For once you have tasted flight you will walk the earth with your eyes turned skywards, for there you have been and there you will long to return.
Leonardo da Vinci
I have wanted to hang glide since living in Chattanooga, Tennessee, during my undergraduate years. I used to drive up to Lookout Mountain Flight Park and sit on the running ground where gliders would take off and imagine what it must feel like to fly.
Ironically, I have a fear of heights.
Even now, as I type this securely from my kitchen table, my hands are sweating.
However, I decided once long ago, upon discovering this fear as a kid when I was palm-sweaty, climbing to (what I thought) was the tallest slide in the universe that I would conquer this fear…as it was a silly fear to have in my book. Since then, I have hiked straight up the side of rocks in Yosemite, rappelled and rock climbed all over Tennessee-even yesterday free climbing, hiked the trails at Machu Picchu (yes, 10,000 feet above raging rapids) and even this little story about hang gliding.
Some very amazing and adventurous friends who also traveled to Peru this summer went hang gliding and could not stop talking about it prior to our booking of the flight. They went on and on and on. It rebirthed that desire in me to fly. So, that very afternoon, we booked our tickets.
And that very afternoon, I pushed my fear aside.
The day came, and we set out. It was fall, and beautiful in Tennessee. It was crisp, not too cold and the sun was shining in the sky. We took off and arrived at the top of Lookout Mountain just in time to watch this man fly off for his very first solo flight. He was nervous, and his instructor pep-talked him for a long time. He also had an entire crew of family and supporters there to see him off…that’s not stressful at all.

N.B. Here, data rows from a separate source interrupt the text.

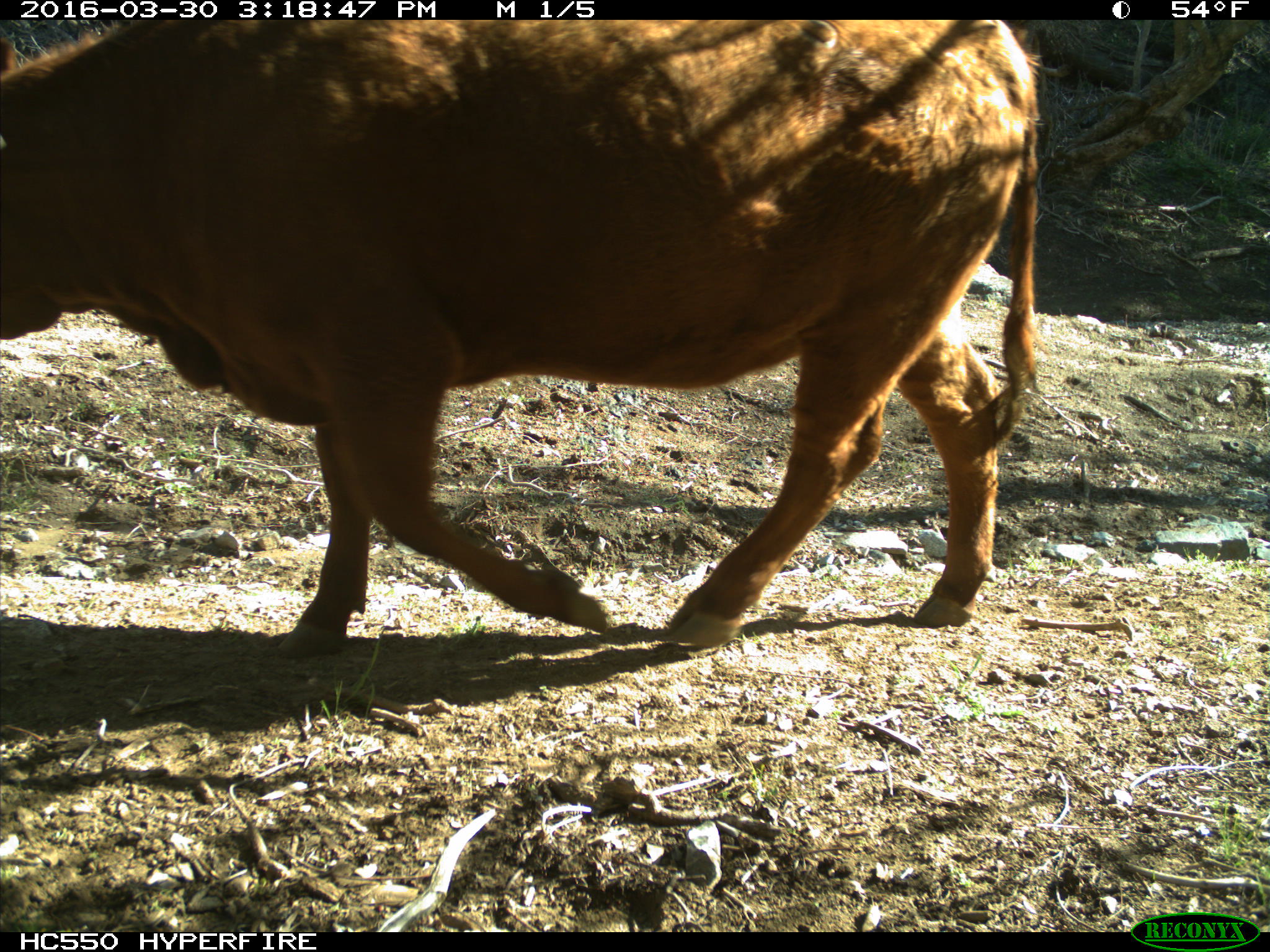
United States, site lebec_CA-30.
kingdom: Animalia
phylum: Chordata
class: Mammalia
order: Artiodactyla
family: Bovidae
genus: Bos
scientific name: Bos taurus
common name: domestic cow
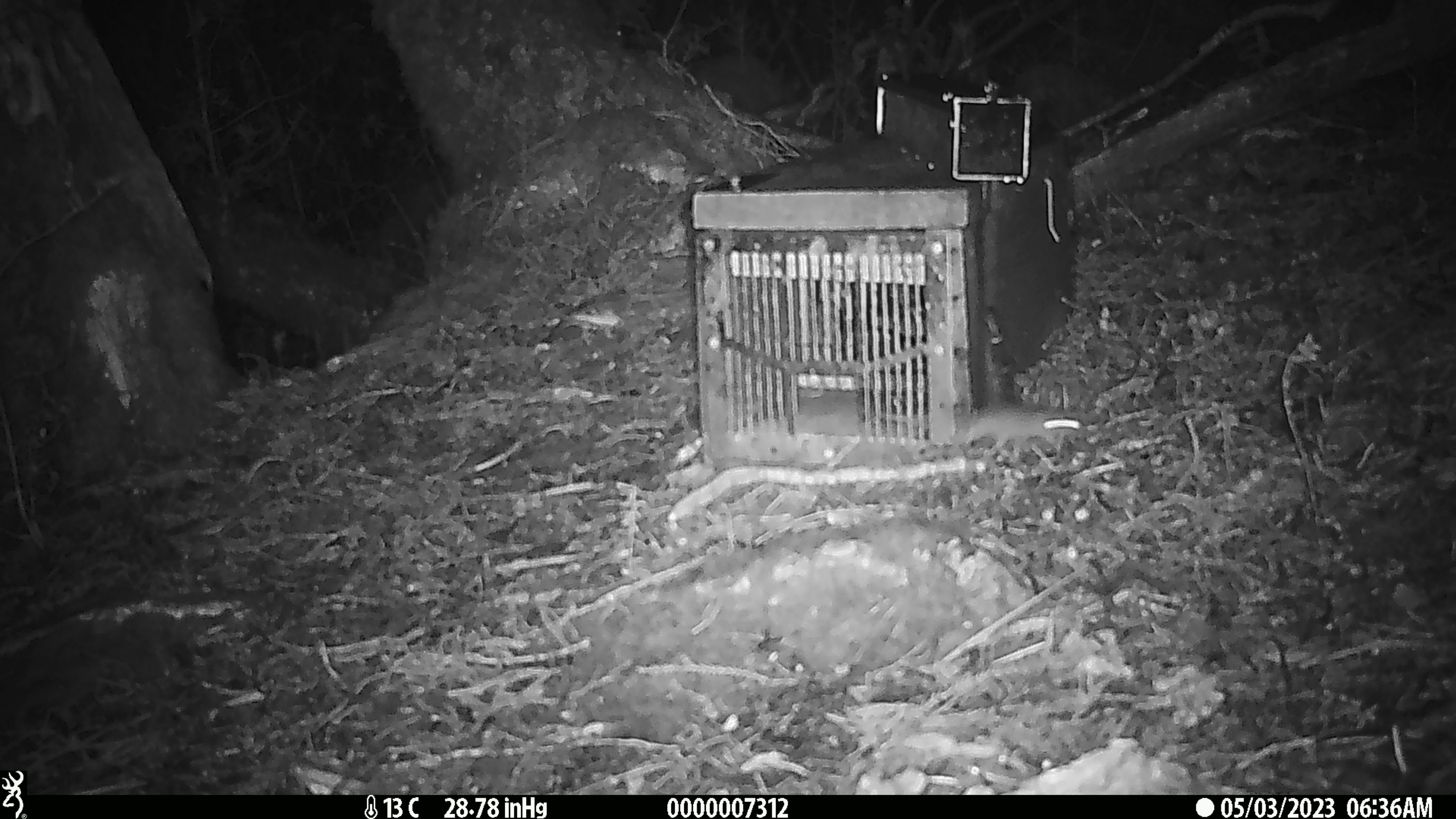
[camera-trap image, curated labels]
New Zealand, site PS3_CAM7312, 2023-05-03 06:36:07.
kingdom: Animalia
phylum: Chordata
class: Mammalia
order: Rodentia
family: Muridae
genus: Mus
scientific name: Mus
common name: mouse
Mouse (Mus).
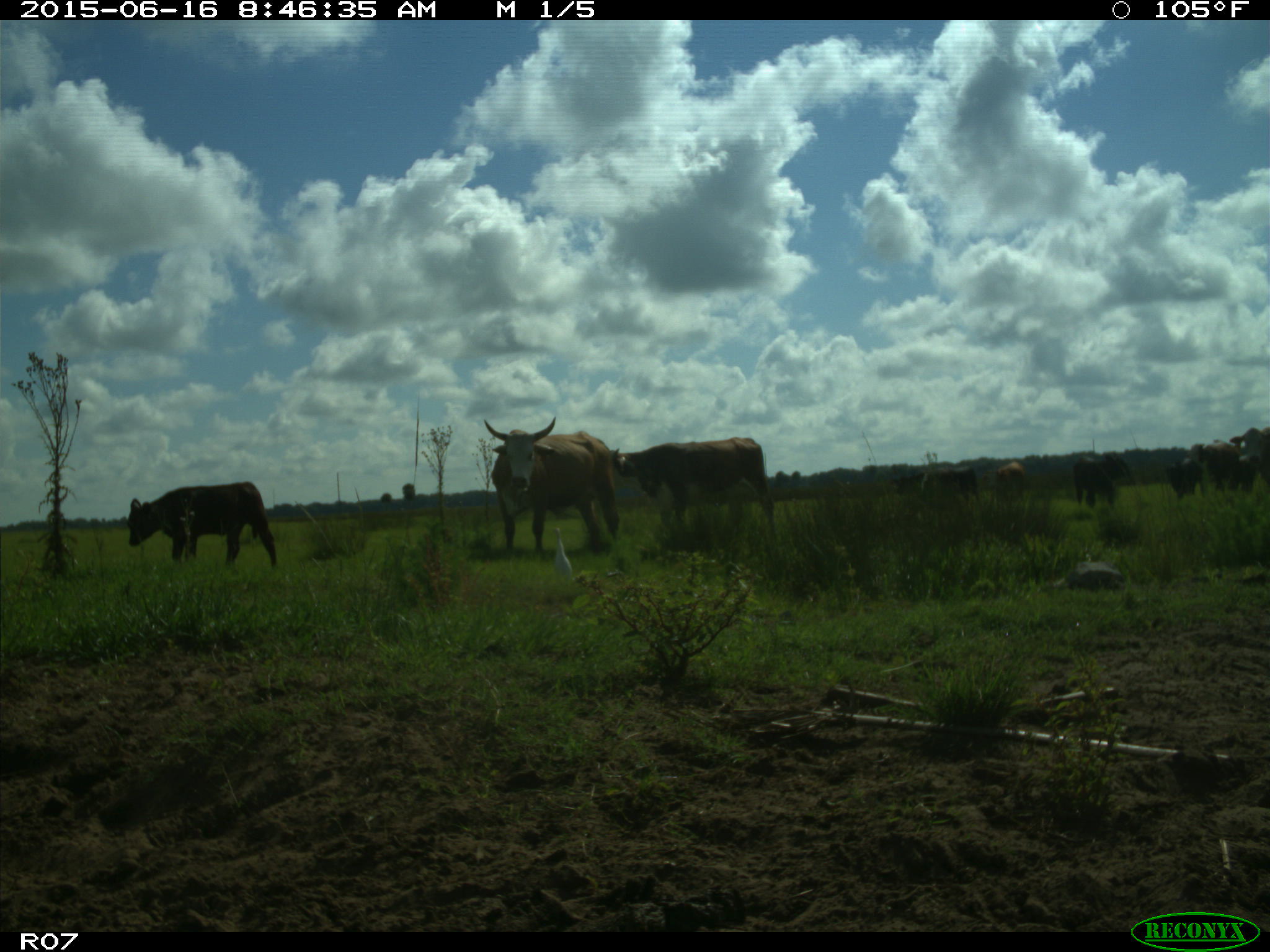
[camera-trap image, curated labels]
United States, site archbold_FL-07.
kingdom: Animalia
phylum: Chordata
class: Mammalia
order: Artiodactyla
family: Bovidae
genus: Bos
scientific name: Bos taurus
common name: domestic cow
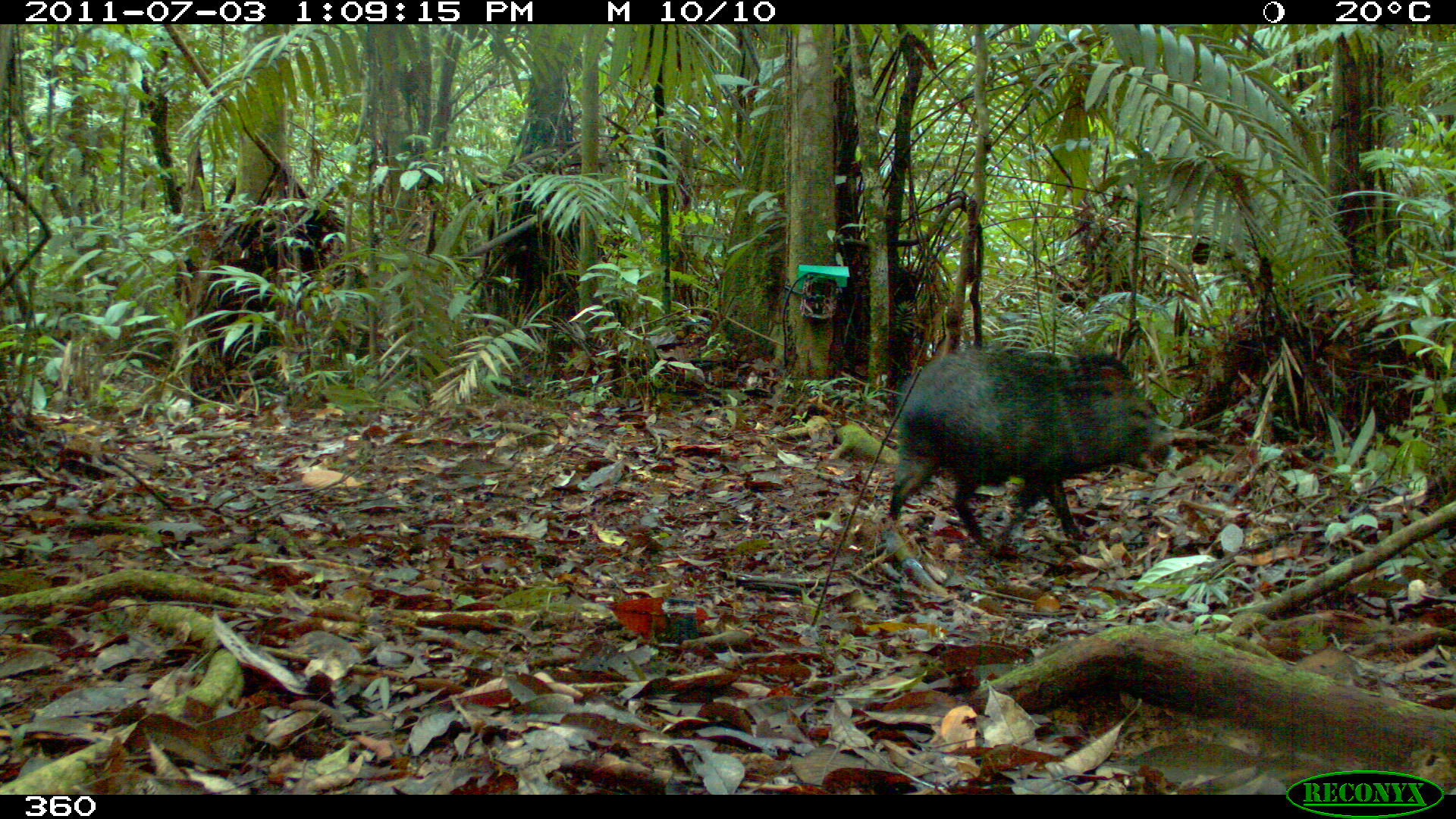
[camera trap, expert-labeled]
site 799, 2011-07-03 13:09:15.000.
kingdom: Animalia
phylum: Chordata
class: Mammalia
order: Artiodactyla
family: Tayassuidae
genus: Pecari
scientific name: Pecari tajacu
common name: collared peccary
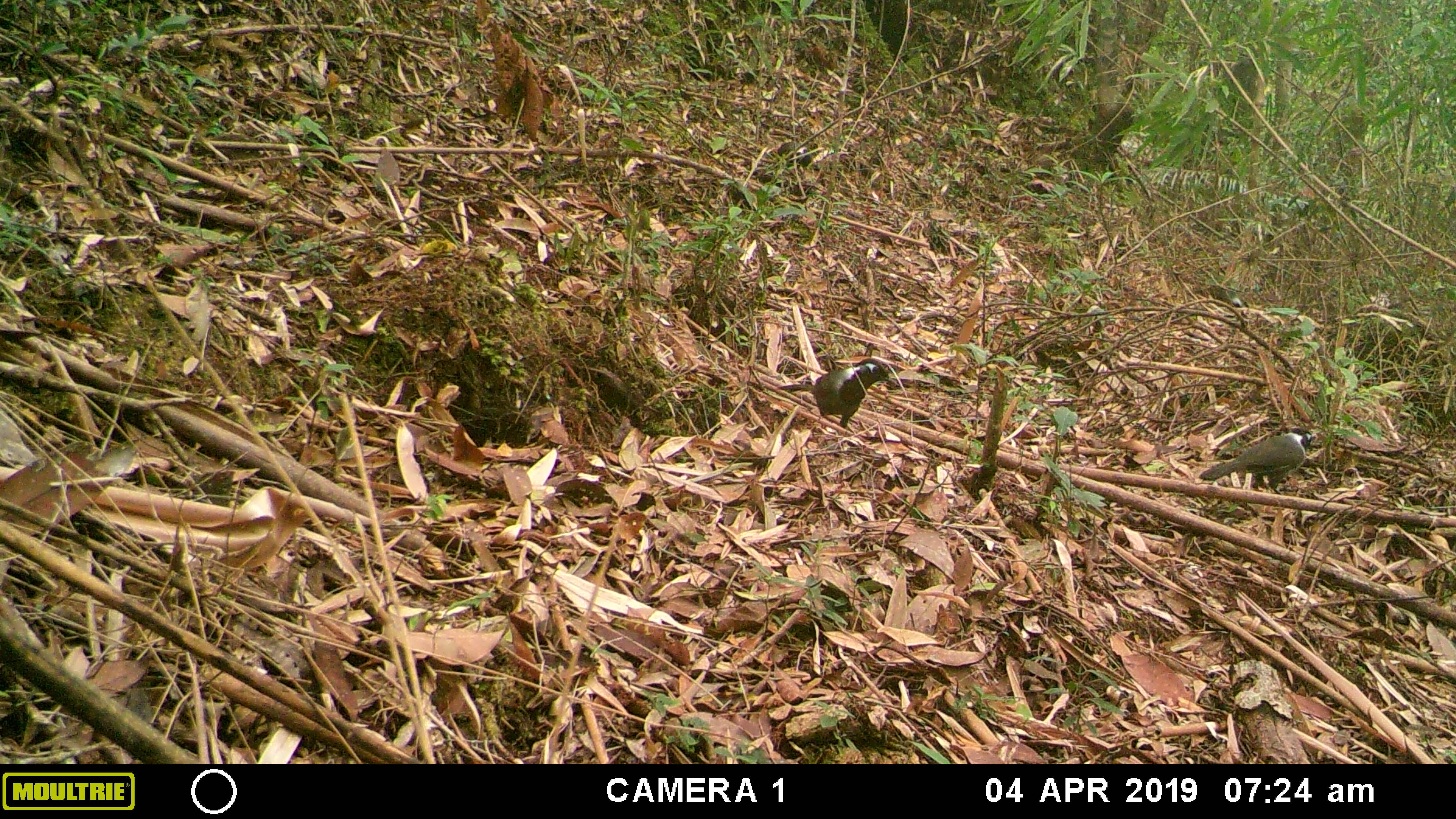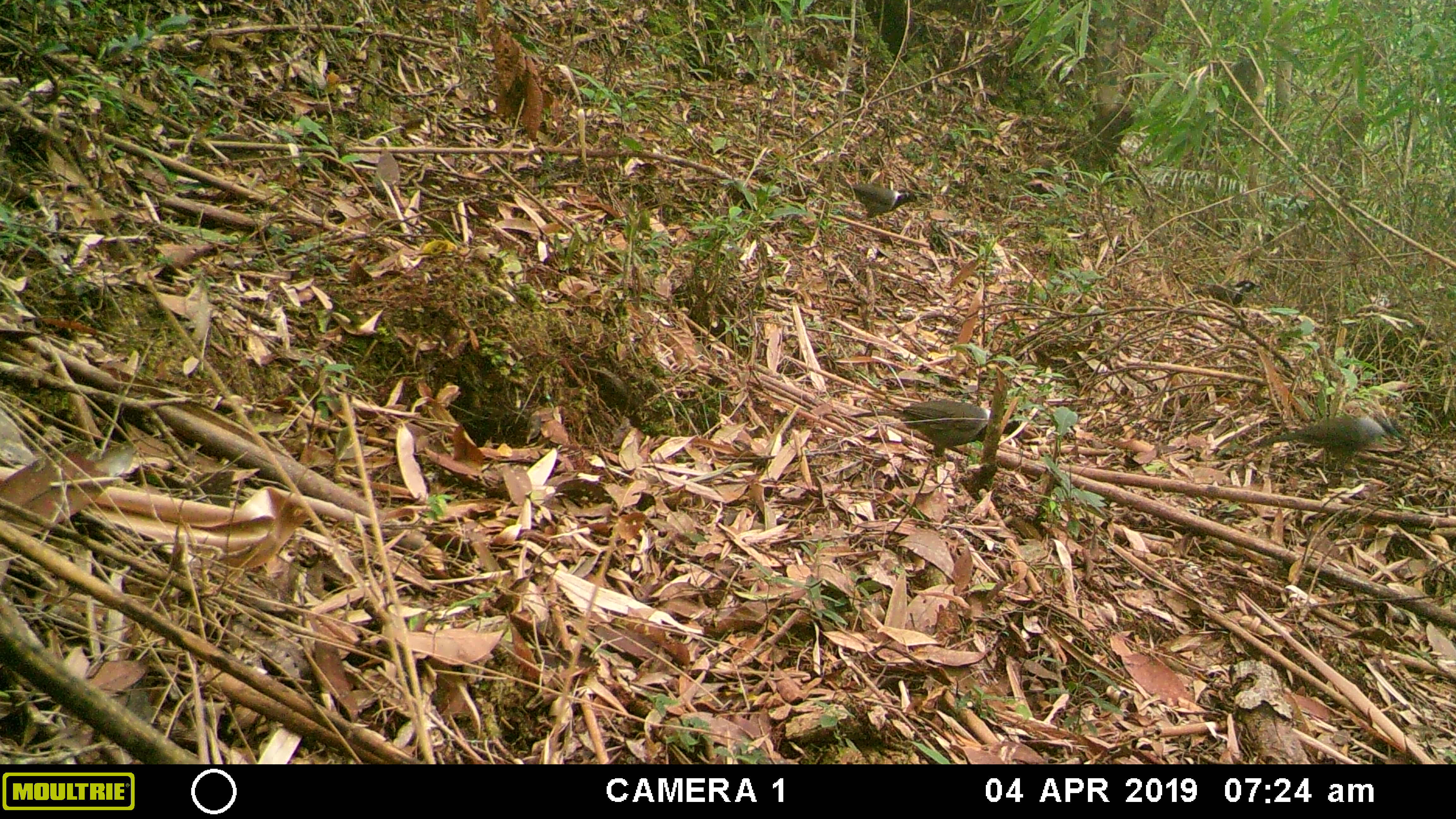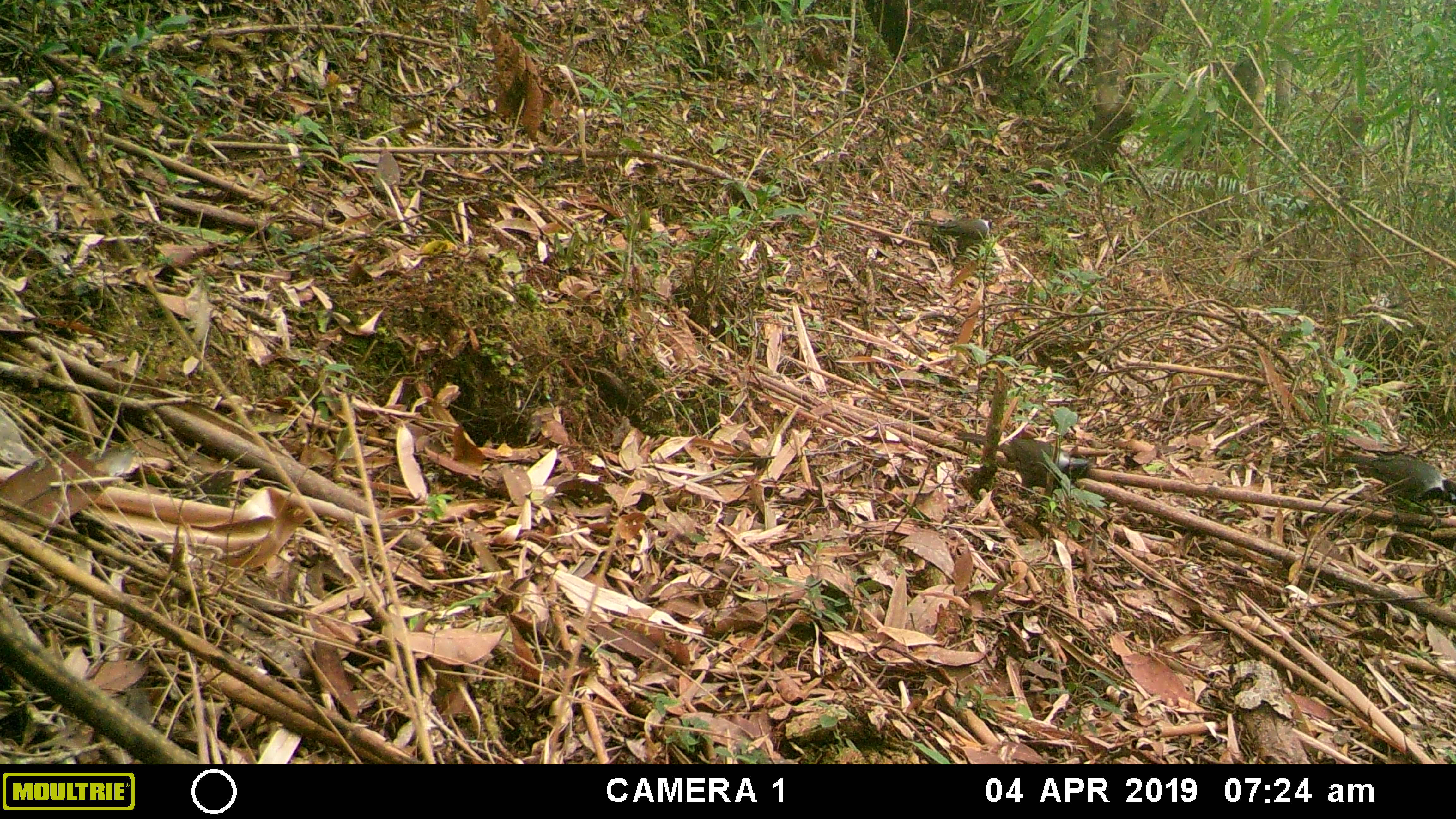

We joined the supporters and waited. He did it. And the result, total peaceful soaring through the sky to the field below. I was in awe.
We went inside, signed away our lives…if we fall and die, we couldn’t sue, etc. And then got prepared to drive to the bottom of the mountain. For a starter tandem flight, you are pulled behind a little one seater plane and lifted to 2,000 feet where the plane disconnects from the glider and you soar alone, glider and all.
At the bottom of the mountain, you spend time watching a training video and putting on your very stylish gear…including a helmet and a gigantic apron looking thing that harnesses into the glider. A flight instructor comes over, you are matched up and walk over to his glider. At the glider, you lay down and the pilot hooks you in and hooks you into him. In front of you, the tiny airplane revs up, and you fly across the field and up! I remember not being scared, just in awe.
(Insert sweaty hands and weak knees here…)
As you fly up and up and up with the plane, things get smaller and smaller and you realize, it is just me, this guy who I just met who is talking about beer a lot and this piece of material and wire up here. Holy $&!+. At 2,000 feet there is a ‘pop’ and you are released from the plane, and the soaring begins.
In the flight instruction video, you are told that you will be given a chance to fly and taught how to fly. You pull in on the bar to go fast and push out to slow down, to turn right, you shift your body right and the opposite is true to go left. Everyone of my crew that had been hang gliding got to fly the glider. Everyone, but me, that is! (Pretty convinced he knew my hands were sweaty and that my choice in words kept him from letting me fly…I couldn’t have hung onto the bar if I wanted to due to my hands dripping with nervousness!)
But, I did it. I flew 2,000 feet above the ground in a contraption made of flimsy material and wire.
And, I will do it again.
There isn’t much that I can say to describe the feeling, except that you must go and experience it for yourself. My guide had been flying for 19 years and told me it still is amazing to him. He still loves it every time he gets up and flies with someone. You soar. You float, you dive towards the earth, you rise up again. It is truly the same as when the birds fly.